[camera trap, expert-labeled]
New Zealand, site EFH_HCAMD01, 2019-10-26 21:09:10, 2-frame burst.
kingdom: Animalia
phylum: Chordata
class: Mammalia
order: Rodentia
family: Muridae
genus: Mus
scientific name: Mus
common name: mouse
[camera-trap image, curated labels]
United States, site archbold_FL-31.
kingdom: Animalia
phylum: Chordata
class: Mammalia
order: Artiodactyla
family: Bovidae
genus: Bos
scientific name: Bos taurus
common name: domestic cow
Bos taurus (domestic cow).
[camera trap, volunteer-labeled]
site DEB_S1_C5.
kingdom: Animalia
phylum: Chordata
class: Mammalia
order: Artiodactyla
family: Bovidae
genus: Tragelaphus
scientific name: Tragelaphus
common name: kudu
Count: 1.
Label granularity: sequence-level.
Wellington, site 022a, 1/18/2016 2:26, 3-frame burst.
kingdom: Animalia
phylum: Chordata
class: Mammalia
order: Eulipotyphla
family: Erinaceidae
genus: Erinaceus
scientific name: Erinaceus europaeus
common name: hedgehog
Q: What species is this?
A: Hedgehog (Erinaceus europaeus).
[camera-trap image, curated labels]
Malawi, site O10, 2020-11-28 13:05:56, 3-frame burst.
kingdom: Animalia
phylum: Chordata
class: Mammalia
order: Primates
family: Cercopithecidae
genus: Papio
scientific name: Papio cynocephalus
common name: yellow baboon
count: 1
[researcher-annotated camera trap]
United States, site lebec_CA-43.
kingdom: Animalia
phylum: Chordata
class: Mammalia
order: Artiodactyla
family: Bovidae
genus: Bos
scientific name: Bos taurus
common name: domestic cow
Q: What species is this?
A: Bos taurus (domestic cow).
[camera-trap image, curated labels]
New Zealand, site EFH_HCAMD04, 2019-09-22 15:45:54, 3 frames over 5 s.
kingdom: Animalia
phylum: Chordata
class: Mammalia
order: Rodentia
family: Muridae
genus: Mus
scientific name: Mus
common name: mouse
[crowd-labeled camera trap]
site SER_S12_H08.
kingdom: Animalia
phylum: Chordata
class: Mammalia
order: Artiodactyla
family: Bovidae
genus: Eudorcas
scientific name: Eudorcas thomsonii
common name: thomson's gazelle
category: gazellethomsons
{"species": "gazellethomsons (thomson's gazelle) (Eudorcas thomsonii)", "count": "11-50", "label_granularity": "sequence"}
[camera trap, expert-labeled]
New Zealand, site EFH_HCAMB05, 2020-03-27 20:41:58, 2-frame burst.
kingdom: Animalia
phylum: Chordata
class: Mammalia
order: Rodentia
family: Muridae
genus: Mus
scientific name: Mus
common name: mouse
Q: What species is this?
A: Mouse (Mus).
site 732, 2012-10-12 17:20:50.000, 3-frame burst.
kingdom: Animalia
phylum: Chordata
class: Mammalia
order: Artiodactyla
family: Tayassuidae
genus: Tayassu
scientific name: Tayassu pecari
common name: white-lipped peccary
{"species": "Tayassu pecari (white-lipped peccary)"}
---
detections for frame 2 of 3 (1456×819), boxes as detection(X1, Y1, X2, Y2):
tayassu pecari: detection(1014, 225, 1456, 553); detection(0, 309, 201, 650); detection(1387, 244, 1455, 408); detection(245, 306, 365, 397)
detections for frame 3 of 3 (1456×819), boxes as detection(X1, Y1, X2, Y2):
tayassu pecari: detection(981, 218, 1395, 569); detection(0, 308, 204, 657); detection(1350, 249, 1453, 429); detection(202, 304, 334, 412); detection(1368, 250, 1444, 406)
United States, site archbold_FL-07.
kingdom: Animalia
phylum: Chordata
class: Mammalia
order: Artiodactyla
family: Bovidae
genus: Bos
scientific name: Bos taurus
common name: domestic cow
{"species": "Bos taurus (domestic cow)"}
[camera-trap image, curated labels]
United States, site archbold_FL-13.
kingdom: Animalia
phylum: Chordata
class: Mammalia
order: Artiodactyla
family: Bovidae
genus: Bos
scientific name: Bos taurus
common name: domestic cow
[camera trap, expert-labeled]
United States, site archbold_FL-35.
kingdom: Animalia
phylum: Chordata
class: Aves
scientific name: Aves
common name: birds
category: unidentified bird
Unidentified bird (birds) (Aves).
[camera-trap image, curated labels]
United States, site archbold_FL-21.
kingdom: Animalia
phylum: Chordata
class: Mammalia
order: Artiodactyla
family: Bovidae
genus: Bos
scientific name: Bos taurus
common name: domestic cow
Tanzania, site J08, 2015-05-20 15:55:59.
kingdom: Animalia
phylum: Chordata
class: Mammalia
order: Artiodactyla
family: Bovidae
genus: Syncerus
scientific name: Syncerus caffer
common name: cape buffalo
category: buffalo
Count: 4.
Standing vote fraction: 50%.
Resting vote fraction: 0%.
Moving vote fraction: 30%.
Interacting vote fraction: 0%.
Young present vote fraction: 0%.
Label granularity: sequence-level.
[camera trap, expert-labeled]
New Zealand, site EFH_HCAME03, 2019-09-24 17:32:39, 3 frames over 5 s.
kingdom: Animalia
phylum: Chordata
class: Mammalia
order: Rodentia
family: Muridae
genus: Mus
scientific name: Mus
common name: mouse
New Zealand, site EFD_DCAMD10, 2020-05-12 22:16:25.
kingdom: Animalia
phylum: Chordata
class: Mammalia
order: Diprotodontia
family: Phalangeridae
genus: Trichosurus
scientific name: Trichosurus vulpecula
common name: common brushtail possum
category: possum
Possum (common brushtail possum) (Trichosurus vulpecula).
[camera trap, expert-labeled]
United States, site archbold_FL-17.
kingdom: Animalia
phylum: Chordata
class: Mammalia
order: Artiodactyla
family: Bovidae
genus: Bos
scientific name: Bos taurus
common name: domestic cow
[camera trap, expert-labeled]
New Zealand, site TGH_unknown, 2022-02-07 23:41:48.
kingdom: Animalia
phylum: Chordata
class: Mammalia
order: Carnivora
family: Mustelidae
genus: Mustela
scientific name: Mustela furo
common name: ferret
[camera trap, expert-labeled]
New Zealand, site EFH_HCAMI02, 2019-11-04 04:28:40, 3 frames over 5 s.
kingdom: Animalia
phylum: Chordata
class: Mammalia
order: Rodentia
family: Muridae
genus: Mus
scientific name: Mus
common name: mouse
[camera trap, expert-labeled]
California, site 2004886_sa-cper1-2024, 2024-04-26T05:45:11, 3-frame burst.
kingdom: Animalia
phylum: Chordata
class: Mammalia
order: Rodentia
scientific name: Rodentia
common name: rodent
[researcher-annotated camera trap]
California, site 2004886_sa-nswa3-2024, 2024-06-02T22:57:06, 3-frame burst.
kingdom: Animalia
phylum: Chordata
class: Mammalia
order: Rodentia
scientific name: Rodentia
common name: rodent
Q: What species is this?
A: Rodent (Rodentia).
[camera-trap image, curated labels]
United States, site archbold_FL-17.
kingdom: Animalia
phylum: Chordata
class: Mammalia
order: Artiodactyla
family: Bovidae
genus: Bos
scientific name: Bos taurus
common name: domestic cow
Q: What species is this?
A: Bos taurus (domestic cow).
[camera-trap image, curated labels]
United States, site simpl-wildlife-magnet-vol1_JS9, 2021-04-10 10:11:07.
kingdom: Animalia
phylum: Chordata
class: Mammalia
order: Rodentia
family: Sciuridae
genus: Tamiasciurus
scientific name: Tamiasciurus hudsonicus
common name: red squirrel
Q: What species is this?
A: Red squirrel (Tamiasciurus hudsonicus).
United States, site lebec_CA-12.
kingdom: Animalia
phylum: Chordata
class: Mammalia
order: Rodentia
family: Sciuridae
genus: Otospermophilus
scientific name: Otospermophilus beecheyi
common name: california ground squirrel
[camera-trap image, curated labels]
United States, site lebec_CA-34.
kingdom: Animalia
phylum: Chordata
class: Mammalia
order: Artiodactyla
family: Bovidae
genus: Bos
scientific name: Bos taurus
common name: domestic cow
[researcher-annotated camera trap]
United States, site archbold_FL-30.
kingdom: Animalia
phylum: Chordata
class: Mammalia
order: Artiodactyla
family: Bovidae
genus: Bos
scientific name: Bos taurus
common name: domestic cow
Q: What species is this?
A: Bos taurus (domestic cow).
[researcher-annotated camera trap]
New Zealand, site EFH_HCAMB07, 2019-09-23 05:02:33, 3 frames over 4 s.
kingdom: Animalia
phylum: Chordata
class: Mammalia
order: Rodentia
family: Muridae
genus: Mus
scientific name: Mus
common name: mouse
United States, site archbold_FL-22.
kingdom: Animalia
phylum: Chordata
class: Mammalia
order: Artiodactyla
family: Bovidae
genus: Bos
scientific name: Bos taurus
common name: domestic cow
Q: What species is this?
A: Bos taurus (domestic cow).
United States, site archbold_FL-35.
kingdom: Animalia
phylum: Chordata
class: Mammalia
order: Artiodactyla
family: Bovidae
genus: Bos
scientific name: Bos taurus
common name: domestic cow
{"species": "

==========

* **ABOUT THIS EXERCISE**
Throughout the records, the word "fraction" shows up on certain lines. Report how many lines, with only the number.

* **SOLUTION FOR THIS TASK**
5